Of the 308 new referrals received by day respite projects during the period July-December 2009, only 23 (7.5%) did not meet the eligibility criteria for the project to which they applied – indicating that the projects had been promoted effectively and referral sources had been informed accurately. The final Site Data Collection in 2010 found that targeted promotion by DDR sites was thought to have led to increased awareness among local health care providers and increased word-of-mouth based information about the DDR services in the local community.

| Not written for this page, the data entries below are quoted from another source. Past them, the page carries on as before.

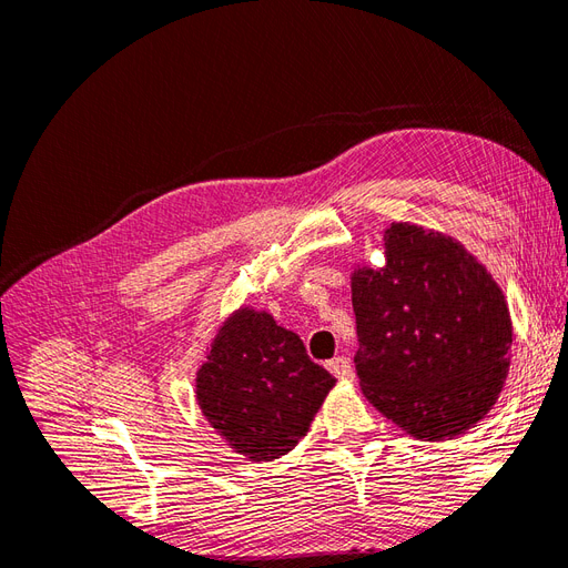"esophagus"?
Returning <instances> with one entry per match:
<instances>
[{"instance_id":"esophagus-1","label":"esophagus","mask_w":568,"mask_h":568,"mask_svg":"<svg viewBox=\"0 0 568 568\" xmlns=\"http://www.w3.org/2000/svg\"><path fill=\"white\" fill-rule=\"evenodd\" d=\"M326 369H329L334 376H338V379H343V382H353V376H355L348 357L329 359V363H326Z\"/></svg>"}]
</instances>
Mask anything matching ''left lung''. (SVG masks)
<instances>
[{
	"label": "left lung",
	"instance_id": "left-lung-1",
	"mask_svg": "<svg viewBox=\"0 0 568 568\" xmlns=\"http://www.w3.org/2000/svg\"><path fill=\"white\" fill-rule=\"evenodd\" d=\"M384 248V267H357L351 277L359 386L409 436L450 440L484 419L505 386V294L443 232L390 222Z\"/></svg>",
	"mask_w": 568,
	"mask_h": 568
}]
</instances>
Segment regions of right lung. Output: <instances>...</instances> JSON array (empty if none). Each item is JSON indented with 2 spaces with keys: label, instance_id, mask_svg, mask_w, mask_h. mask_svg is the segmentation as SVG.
Segmentation results:
<instances>
[{
  "label": "right lung",
  "instance_id": "add662e5",
  "mask_svg": "<svg viewBox=\"0 0 568 568\" xmlns=\"http://www.w3.org/2000/svg\"><path fill=\"white\" fill-rule=\"evenodd\" d=\"M334 384L298 334L246 305L220 324L196 372V403L234 453L272 462L296 448Z\"/></svg>",
  "mask_w": 568,
  "mask_h": 568
}]
</instances>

Almost half of all projects reported being unable to offer respite involving care recipients with high-level care needs (i.e. requiring two staff), and more than a third of projects were unable to offer respite for care recipients with high-level challenging behaviours, that is, abusive, intrusive or inappropriate behaviours – see the Site Data Reports. Given the impact of these behaviours on carers, and their intensified need for respite and support, it is of concern that so many DDR projects are excluding people with such complex needs. Reasons given for the inability to accommodate such clients included – insufficient staff resources (i.e. unable to provide the one-on-one support required), lack of staff with skills to manage challenging behaviours, and inappropriate physical infrastructure such as the lack of a secure facility.

All projects cited community programs or services as a source of referrals, indicating that this is probably the primary referral source for the day respite program as a whole. Most projects also received referrals from health professionals other than GPs and self-referrals from Carers. Hospitals were the fourth most common source of referrals, followed by an aged care facility and GPs. Interestingly, Commonwealth Carer Respite and Carelink Centres were identified by relatively few sites, despite playing a key role in linking carers to respite and other support services. This may be due to residential care staff being unaware of these services (which would be more familiar to those in the community aged care sector), or the Carer Respite and Carelink Centres not being aware of the DDR services, or both. A reconciliation was undertaken with the Commonwealth Respite and Carelink Centres database and this showed that 11 of the DDR projects were not recorded on the service directory data base2.

Assessments, Care Plans and Reviews

Analysis of detailed Site Data for the period July-December 2009 (see Accompanying Report 7) showed that the median time between referral and the completion of the assessment process was 7.0 days, with 15.2% of care recipients assessed on the same day that they were referred. Changes to assessment processes had occurred during 2010 at less a third of the sites, and these changes had mostly involved undertaking a more detailed assessment of the care recipient in relation to their health and medical status, behavioural profile, social needs and activity preferences. Some sites reported making changes that involved an increased focus on the needs of the carer, for example, their goals for respite and providing additional information about available services and resources at the time of assessment - refer to Accompanying Report 8 for further details.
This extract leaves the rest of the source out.